The dress code is sporty Speedos, slinky thongs, brazen budgie smugglers or trompe l’oeil – nothing at all but body paint! No one wears tuxes and only the boys wear dresses.
Sitges is just recovering from its sixth such extravaganza, a highly-organised and well-oiled fiesta that hosted more than 55,000 ‘rainbow warriors’ this year, quite a feat for a town half that size.
This Catalonian gem of a seaside city, 40 minutes from Barcelona, has been gay-friendly for decades but Gay Pride proclaims that affinity like a town crier … from the poptastic Queenz Bar, from Privilege, where you can catch the odd drag queen show, and from the more hardcore XXL, where deep house and dim lights ensure that what happens in Sitges stays in Sitges …
When night falls, 30 or more bars and clubs that look unremarkable in daylight flick on their fluorescent lights, turning a traditional pueblo into a hedonistic Mecca.
The starting point of every night for pride-goers is the main events stage, where nightly tribute acts pay homage to LGBT icons like Cher, the Spice Girls and Lady Gaga.
Every generation is catered for, whether you’re a hairless ‘twink’ or a brooding ‘daddy’; and every predilection celebrated, from leather lovers and ‘bears’ to those who just love a policeman in uniform.
After the party, Sitges’ 2.5 km of sand beaches offer the perfect hangover cure.
The shallow shores and calm, clear water offer a tranquil respite from the crazy scene that takes over after sunset … although you can hardly see the playa for players, as it’s groin to groin with loungers and beach towels.
Beaches are called platjas in Catalonian. Platja de la Rodona is one of the most popular gay beaches. Or, if you’re feeling particularly free-living, you can bare all at the infamous Platja dels Balmains, a secluded nudist haven east of Sitges church.

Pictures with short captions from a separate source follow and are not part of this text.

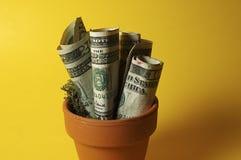 деньги potted Стоковые Фото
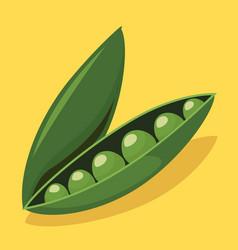 pea vegetable vector image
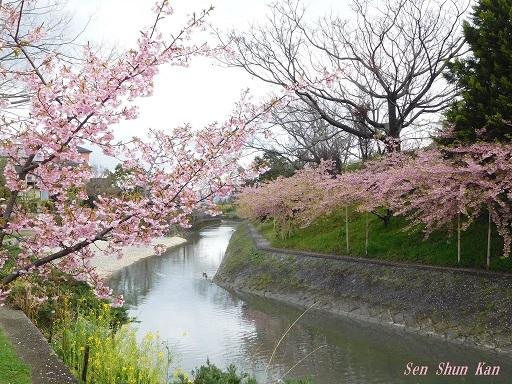 淀の河津桜が満開  2019年3月16日_a0164068_10123848.jpg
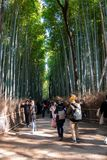 Tourist walking in Bamboo Forest royalty free stock photos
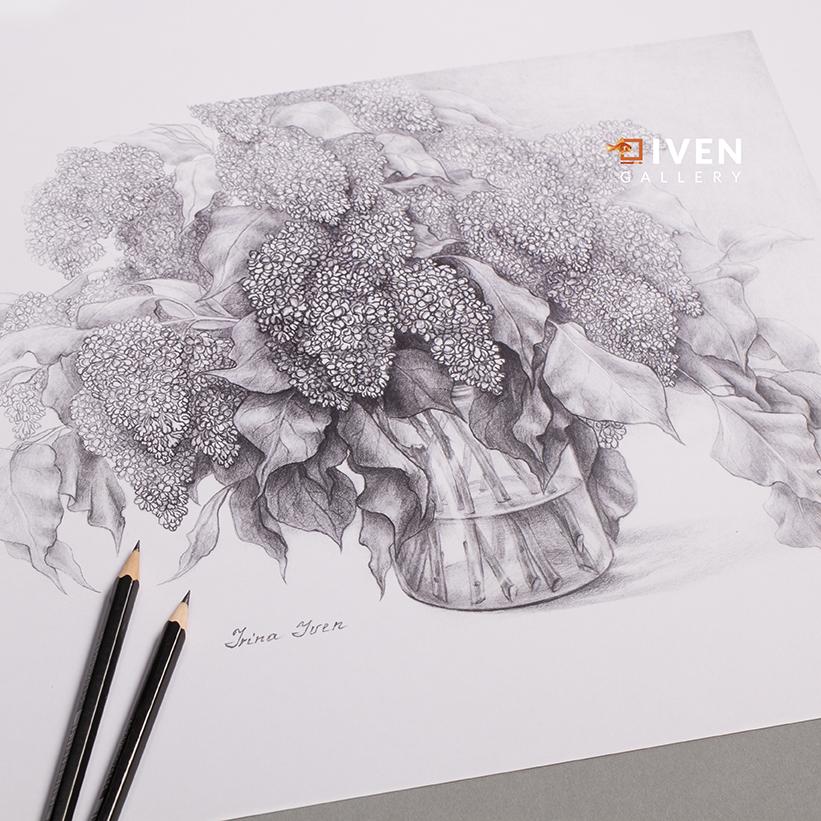 IVEN_Gallery_Irina_Iven_Flieder_Zeichnung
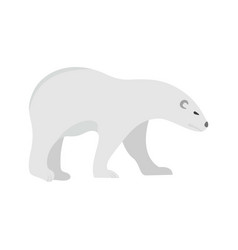 walk of polar bear icon flat style vector image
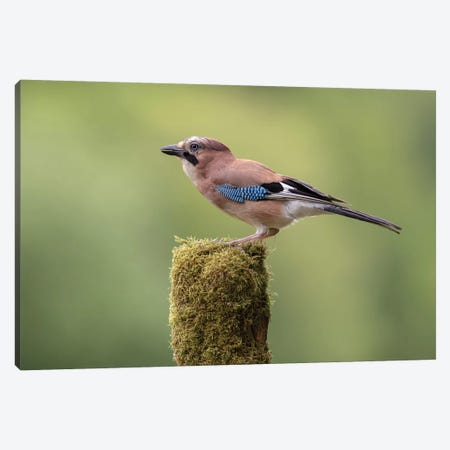 Eurasian Jay On Moss Post Canvas Print #DEM25} by Dean Mason Canvas Art Print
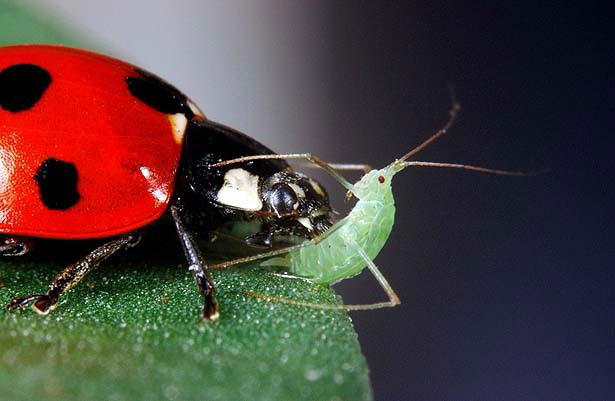 Ladybug (lady beetle) eating an aphid.    photo by thestar.com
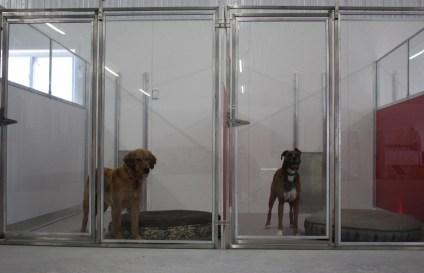 Bozeman Pet Boarding Indoor Kennels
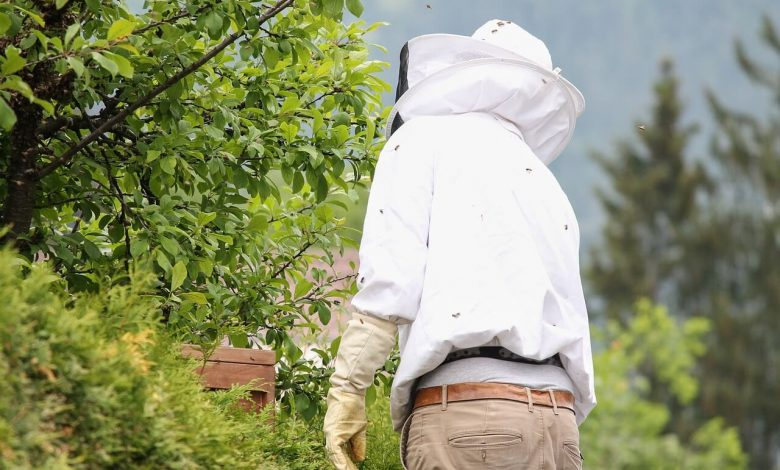 تقسيم المبيدات حسب تسميتها على طوائف نحل العسل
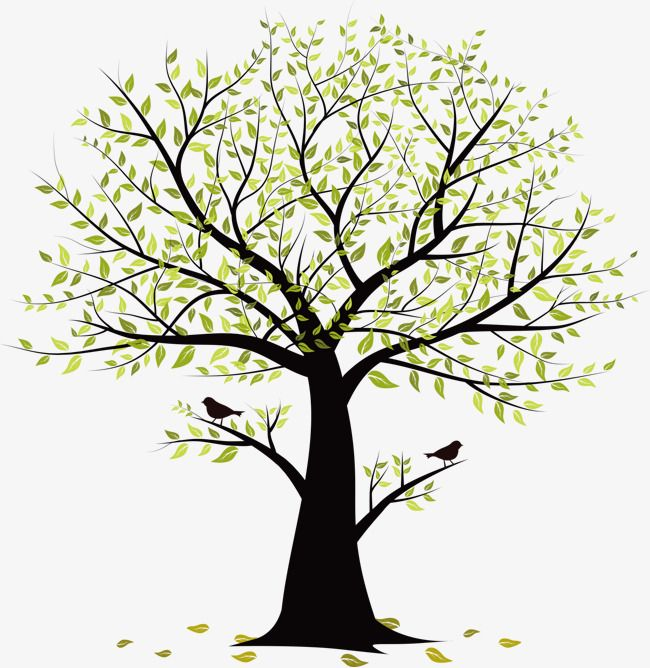 Small Tree Vector Birds Tree Clipart Birds Trees Png Transparent Clipart Image And Psd File For Free Download Tree Illustration Tree Drawing Tree Art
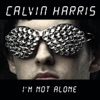 I'm Not Alone (Tiesto Remix) - Single, Calvin Harris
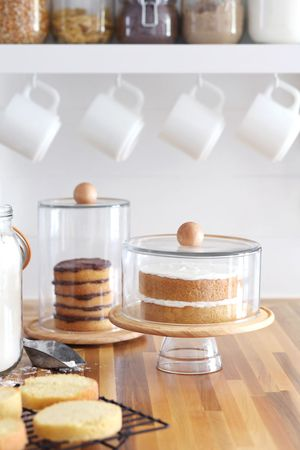 DIY Cake Dome & Cloche Jars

The festival highlight is the Sunday afternoon parade when local bars and businesses ride their extravagant floats along the packed promenade.
Speedo-clad go-go dancers bounce along to the latest club-bangers atop of double decker buses, while drag queens sprinkle the crowds with confetti and sing along to timeless show tunes.
And when you need a break from the boozing, Sitges’ culture and gastronomy offer other indulgences.
Sant Bertomeu and Santa Tecla church is a 17th century gem, while beautiful Maricel Museum exhibits a collection of 3,000-plus artworks, ranging from Romanesque murals to Renaissance carvings.
The dining scene is another sybaritic pleasure. Foodies flock to La Picara for tapas; El Trull which has been serving arty Mediterranean cuisine in a spectacular clifftop setting since 1968; and trendy 33 for Thai-style duck, sesame-crusted tuna and sea bass barbecued with ginger and tamarind.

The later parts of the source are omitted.